News to Note AIG

1. Kentucky.com: “Biblical theme park couldn't pass up Ky. Offer

Ark Encounter sails forward in Kentucky.

[Editor’s Note: This news item has been updated as of February 16, 2012, to reflect the current status of the Ark Encounter project.]

As reported nationwide this past week in a syndicated Associated Press article picked up by dozens of newspapers and websites, the Ark Encounter themed attraction is tentatively scheduled to break ground in a few weeks.

In addition to a full-size Noah’s Ark, the Ark Encounter has planned other phases that include a replica of the Tower of Babel, a first-century village, and other attractions. Designed by Answers in Genesis (host of this News to Note feature), most of the Ark Encounter will be financed by private equity in an LLC, while the cost of the Ark itself will be funded by AiG through donations and boarding pass sales. Thanks to Kentucky’s excellent program of tax incentives designed to promote the development of tourism in the state, the project will be located in the northern part of the state and in the same region as AiG’s Creation Museum.

### Activity
Continue the news item about the Ark Encounter project in Kentucky, starting after its last sentence.

### Supplied data
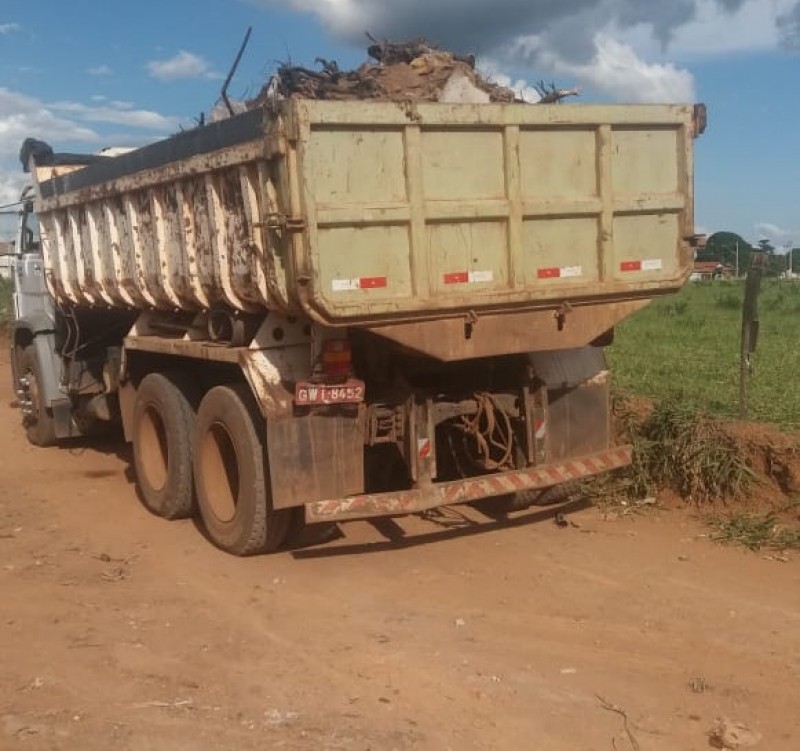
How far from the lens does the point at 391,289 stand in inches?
214

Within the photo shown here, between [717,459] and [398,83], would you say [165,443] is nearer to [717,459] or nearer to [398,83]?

### Output of the task
While the AP article was accurate, it would have been more complete and less confusing to the reader if the piece explained the nature of the tax incentives. Most readers* will jump to a wrong conclusion that the Ark Encounter will take money from the state budget and thus is taxpayer funded. In reality, the only taxpayer involved is the person who chooses to visit the Ark and pays sales tax there (e.g., on tickets, food, etc.), and if the Ark reaches certain attendance milestones, then a part of the collected sales tax will be rebated to the Ark. In the end, the state will see added revenue because of the Ark Encounter’s presence in Kentucky, not only because of the sales tax it will retain, but also through the revenue generated by new businesses and new jobs the Ark will help create in the region. (See this article for details on the funding of the project: Feedback: Taxpayers Will Not Be Paying to Build the Ark Encounter.)

*Indeed, the very first posting to our hometown newspaper’s website which offered comment on this AP article revealed the confusion such a piece can create: “I also don't understand how public tax money can be used for the promotion of this kind of religious agenda.”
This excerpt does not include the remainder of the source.